Content starts
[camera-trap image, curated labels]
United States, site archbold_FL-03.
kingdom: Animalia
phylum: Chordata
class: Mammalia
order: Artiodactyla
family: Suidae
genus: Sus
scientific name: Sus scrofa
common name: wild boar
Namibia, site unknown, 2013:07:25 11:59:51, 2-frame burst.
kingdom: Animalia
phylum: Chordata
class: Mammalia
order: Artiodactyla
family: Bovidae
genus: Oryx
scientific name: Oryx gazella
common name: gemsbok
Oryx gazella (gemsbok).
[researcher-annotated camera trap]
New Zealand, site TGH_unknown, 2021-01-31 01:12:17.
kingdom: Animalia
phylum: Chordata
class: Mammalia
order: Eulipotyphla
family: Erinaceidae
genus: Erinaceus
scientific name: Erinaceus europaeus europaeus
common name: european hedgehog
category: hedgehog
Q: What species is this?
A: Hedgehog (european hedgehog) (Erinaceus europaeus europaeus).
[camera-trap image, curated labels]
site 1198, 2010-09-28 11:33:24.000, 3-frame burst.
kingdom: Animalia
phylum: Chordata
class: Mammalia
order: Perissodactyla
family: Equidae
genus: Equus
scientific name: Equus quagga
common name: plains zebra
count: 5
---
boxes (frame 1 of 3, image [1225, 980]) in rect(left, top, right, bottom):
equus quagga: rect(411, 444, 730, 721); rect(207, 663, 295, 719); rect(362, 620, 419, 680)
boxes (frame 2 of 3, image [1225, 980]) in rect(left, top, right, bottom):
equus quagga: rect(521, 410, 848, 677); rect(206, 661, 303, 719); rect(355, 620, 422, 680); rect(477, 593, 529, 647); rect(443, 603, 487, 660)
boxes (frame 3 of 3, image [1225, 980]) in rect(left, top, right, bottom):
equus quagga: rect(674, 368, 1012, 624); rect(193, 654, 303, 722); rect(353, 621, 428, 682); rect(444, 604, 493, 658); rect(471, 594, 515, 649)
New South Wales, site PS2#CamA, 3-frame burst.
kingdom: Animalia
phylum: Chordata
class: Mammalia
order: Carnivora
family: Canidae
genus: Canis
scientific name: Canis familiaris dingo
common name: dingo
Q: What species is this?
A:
Content ends
### WHAT IS NEEDED:
Restate the data exactly, keeping every line intact.

### EXPECTED OUTPUT:
[camera-trap image, curated labels]
United States, site archbold_FL-03.
kingdom: Animalia
phylum: Chordata
class: Mammalia
order: Artiodactyla
family: Suidae
genus: Sus
scientific name: Sus scrofa
common name: wild boar
Namibia, site unknown, 2013:07:25 11:59:51, 2-frame burst.
kingdom: Animalia
phylum: Chordata
class: Mammalia
order: Artiodactyla
family: Bovidae
genus: Oryx
scientific name: Oryx gazella
common name: gemsbok
Oryx gazella (gemsbok).
[researcher-annotated camera trap]
New Zealand, site TGH_unknown, 2021-01-31 01:12:17.
kingdom: Animalia
phylum: Chordata
class: Mammalia
order: Eulipotyphla
family: Erinaceidae
genus: Erinaceus
scientific name: Erinaceus europaeus europaeus
common name: european hedgehog
category: hedgehog
Q: What species is this?
A: Hedgehog (european hedgehog) (Erinaceus europaeus europaeus).
[camera-trap image, curated labels]
site 1198, 2010-09-28 11:33:24.000, 3-frame burst.
kingdom: Animalia
phylum: Chordata
class: Mammalia
order: Perissodactyla
family: Equidae
genus: Equus
scientific name: Equus quagga
common name: plains zebra
count: 5
---
boxes (frame 1 of 3, image [1225, 980]) in rect(left, top, right, bottom):
equus quagga: rect(411, 444, 730, 721); rect(207, 663, 295, 719); rect(362, 620, 419, 680)
boxes (frame 2 of 3, image [1225, 980]) in rect(left, top, right, bottom):
equus quagga: rect(521, 410, 848, 677); rect(206, 661, 303, 719); rect(355, 620, 422, 680); rect(477, 593, 529, 647); rect(443, 603, 487, 660)
boxes (frame 3 of 3, image [1225, 980]) in rect(left, top, right, bottom):
equus quagga: rect(674, 368, 1012, 624); rect(193, 654, 303, 722); rect(353, 621, 428, 682); rect(444, 604, 493, 658); rect(471, 594, 515, 649)
New South Wales, site PS2#CamA, 3-frame burst.
kingdom: Animalia
phylum: Chordata
class: Mammalia
order: Carnivora
family: Canidae
genus: Canis
scientific name: Canis familiaris dingo
common name: dingo
Q: What species is this?
A:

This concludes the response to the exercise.